**SET EXERCISE A:** Update the Nashik Blues post from the part starting at "23 June 2006" and ending at "children of Wherever.", putting "cyber cafe" in place of "internet cafe".
**SET EXERCISE B:** According to the Nashik Blues post, on what date did Coffman arrive?

-- START OF SELECTED PASSAGE --

23 June 2006

Nashik Blues

Coffman here. When I saved this post, the internet cafe here censored out all my swearing. This will explain the multiple blanks that appear in the following, which you will have to creatively fill in like a Mangolandia-themed game of Mad Libs. Best of luck to you, dirty-minded children of Wherever.

For those of you who haven't yet figured it out, this whole Mangolandia blog is about trying to convey the nigh-on inexpressible whatness of the Indian Is. I arrived on June 3rd, and since that time, I've noticed that Ank has certainly focused on the positive here in this blog. With good reason, to be sure--how the hell could a country called Mangolandia possibly dish out pain and suffering? Isn't the mango the symbol of all that's right with manifestation?

Well, yes.

Though I did eat a mango in my first few days here that had cruelly concealed a pocket of writhing pulsing little white worms by appearing to be tasty, delicious and creamy. Damn near almost vomited that time...

...but since arriving here, I have to say, Mangolandia has presented a fair number of challenges. Some of these I deserve, and I won't go into those here. But my satchel of travel tales includes a very recent story that in so many ways exemplifies everything that's real, and also most that's right, with Mangolandia. So, without further ado, and only because Ank tells me to post things on this blog upwards of twenty times a day, the story of my recent travels from Kerala to Maharashtra:

The decision to leave came easily, somehow. Ank and I were enjoying a ubiquitous dosa, and after all the difficulties that had arisen for the Mangolandia crew over the past few weeks, what with the Chandrabose studio living situation being a little, ahem, SUPER ING INTENSE, and with India in general being pretty damn stressful, etc. etc., we suddenly made eye contact and both knew that I had to go. Ank has a whole set of theories, mostly well-tested, about India. One of his primary theories runs:

India only truly reveals itself in all its trippy One Love wonder when you're traveling alone.

I'd spent 24 hours traveling alone a few days before, and lo, it was indeed a trippy time. In just that 24 hour stretch, I:

Traveled to a remote elephant-infested location called Thirunelli.

-- END OF SELECTED PASSAGE --
-- START OF RECORDS --

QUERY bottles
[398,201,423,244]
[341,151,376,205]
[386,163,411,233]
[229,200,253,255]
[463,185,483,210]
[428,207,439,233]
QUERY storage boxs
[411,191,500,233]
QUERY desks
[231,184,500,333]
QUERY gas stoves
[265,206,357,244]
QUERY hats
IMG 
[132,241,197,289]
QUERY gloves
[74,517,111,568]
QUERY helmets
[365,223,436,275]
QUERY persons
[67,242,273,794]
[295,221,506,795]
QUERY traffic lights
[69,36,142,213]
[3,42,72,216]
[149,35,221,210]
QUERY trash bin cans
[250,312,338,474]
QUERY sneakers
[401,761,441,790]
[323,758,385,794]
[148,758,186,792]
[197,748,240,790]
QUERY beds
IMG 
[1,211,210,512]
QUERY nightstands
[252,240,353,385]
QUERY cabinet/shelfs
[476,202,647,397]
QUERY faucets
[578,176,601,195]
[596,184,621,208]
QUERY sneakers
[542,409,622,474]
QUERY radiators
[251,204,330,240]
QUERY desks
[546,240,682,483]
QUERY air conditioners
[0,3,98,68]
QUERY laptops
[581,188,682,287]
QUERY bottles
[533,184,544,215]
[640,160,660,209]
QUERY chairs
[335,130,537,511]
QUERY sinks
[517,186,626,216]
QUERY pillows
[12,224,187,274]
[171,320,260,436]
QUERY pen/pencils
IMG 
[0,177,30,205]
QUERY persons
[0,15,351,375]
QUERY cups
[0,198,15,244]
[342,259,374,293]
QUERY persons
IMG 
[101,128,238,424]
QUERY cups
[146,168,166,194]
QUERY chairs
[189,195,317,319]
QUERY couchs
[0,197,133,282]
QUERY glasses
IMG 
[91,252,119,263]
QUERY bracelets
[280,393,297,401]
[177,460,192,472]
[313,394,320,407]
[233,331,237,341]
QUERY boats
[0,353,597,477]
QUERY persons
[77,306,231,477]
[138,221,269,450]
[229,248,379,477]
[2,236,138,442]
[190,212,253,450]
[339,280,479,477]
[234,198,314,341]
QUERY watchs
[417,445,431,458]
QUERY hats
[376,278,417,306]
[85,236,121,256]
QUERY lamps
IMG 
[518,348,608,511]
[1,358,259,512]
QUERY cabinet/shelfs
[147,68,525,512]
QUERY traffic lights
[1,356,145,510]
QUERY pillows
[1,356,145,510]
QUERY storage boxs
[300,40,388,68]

-- END OF RECORDS --

**ANSWER A:**
23 June 2006

Nashik Blues

Coffman here. When I saved this post, the cyber cafe here censored out all my swearing. This will explain the multiple blanks that appear in the following, which you will have to creatively fill in like a Mangolandia-themed game of Mad Libs. Best of luck to you, dirty-minded children of Wherever.

**ANSWER B:** June 3rd